Reproduce verbatim the part of the thrown-rock solution below, starting with "While the horizontal" and going on through "let me know.)".

#### [Passage provided]
=====

Daniel B. answered 10/10/22
A retired computer professional to teach math, physics
Let
g = 9.81 m/s² be gravitation acceleration,
v(t) be the (vector) velocity of the rock after some time t.
So v(0) = v0.
Let t1 be the time it takes the rock to hit the ground.
The assignment is to compute t1 and v(t1).
v0 can be decomposed into a vector sum of
its horizontal component of magnitude v0cos(θ0) and
its vertical component of magnitude v0sin(θ0).
While the horizontal component remains constant, the vertical component
is constantly reduced by gravity.
So after some time t the vertical component of v(t) is
v0sin(θ0) - gt (1)
The horizontal component of position (with respect to the starting position) is
v0cos(θ0)t
because horizontally the rock moves at constant velocity.
The vertical position of the rock (with respect to the starting position) is
v0sin(θ0)t - gt²/2
(If you do not know where this comes from let me know.)
We are given that at the sought time t1 the vertical position is -20, so
v0sin(θ0)t1 - gt1²/2 = -20
Substituting actual numbers we get the quadratic equation
4.9t1² - 17.4t1 - 20 = 0
t1 = (17.4 ± √(17.4² + 196.2))/9.81
This gives us two solutions
t1 = -0.5, and t1 = 4
The solution t1 = -0.5 does not correspond to our physical constraints,
while t1 = 4s is the answer to question (a)
We can plug that into (1) to get the vertical component of the velocity v(t1) as
29×sin(37°) - 9.81×4 = -21.8 m/s
Note that it is negative, because it is oriented downward.

=====

#### [Extracted data]
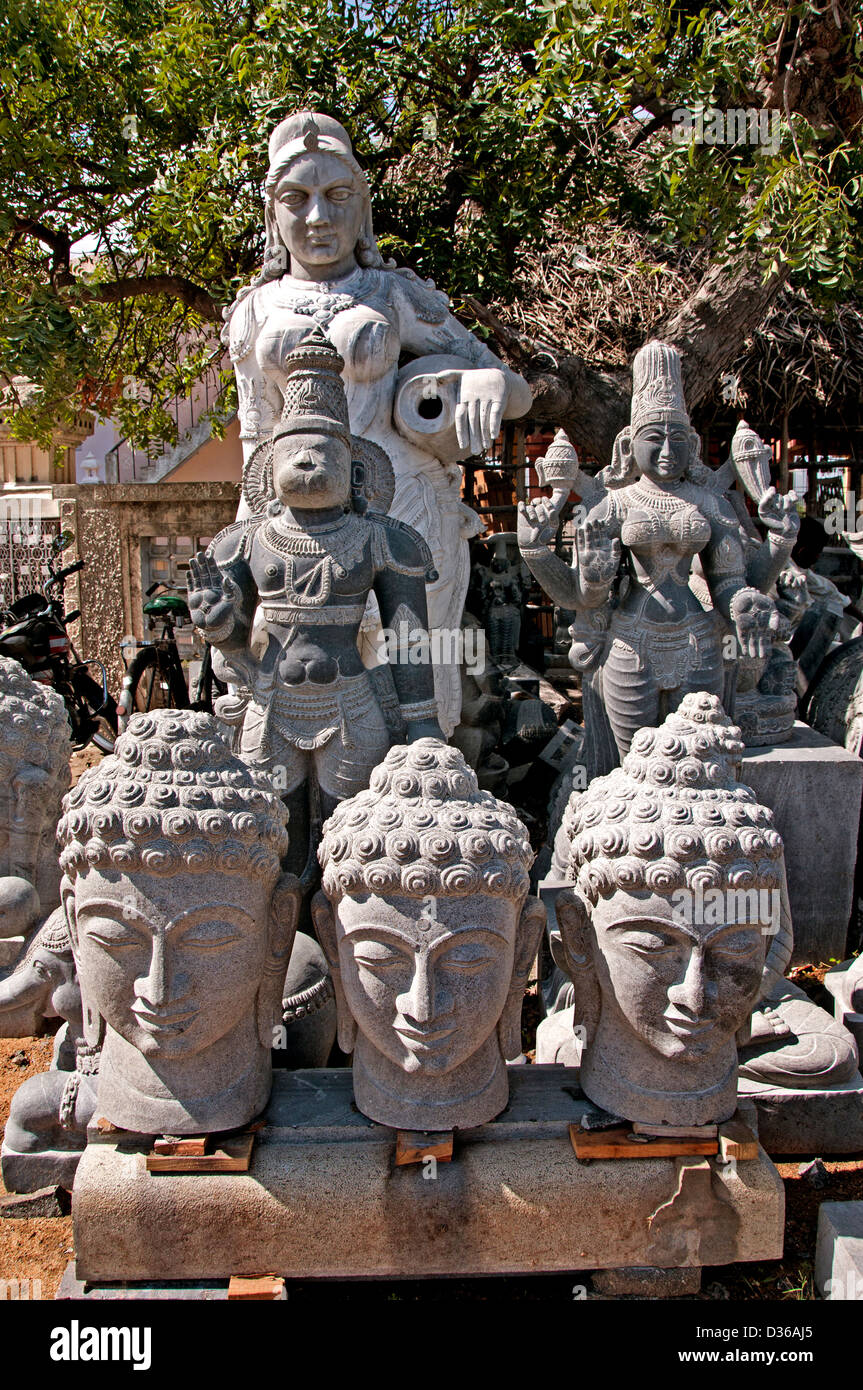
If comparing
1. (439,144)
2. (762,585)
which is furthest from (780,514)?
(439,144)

=====

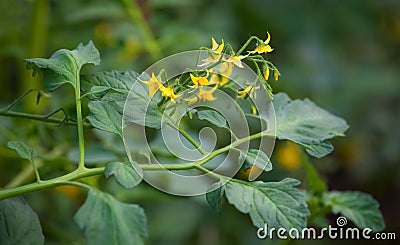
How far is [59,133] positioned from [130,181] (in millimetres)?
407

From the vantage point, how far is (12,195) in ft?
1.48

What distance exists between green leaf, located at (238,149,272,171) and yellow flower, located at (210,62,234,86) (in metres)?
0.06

=====

#### [Answer to this exercise]
While the horizontal component remains constant, the vertical component
is constantly reduced by gravity.
So after some time t the vertical component of v(t) is
v0sin(θ0) - gt (1)
The horizontal component of position (with respect to the starting position) is
v0cos(θ0)t
because horizontally the rock moves at constant velocity.
The vertical position of the rock (with respect to the starting position) is
v0sin(θ0)t - gt²/2
(If you do not know where this comes from let me know.)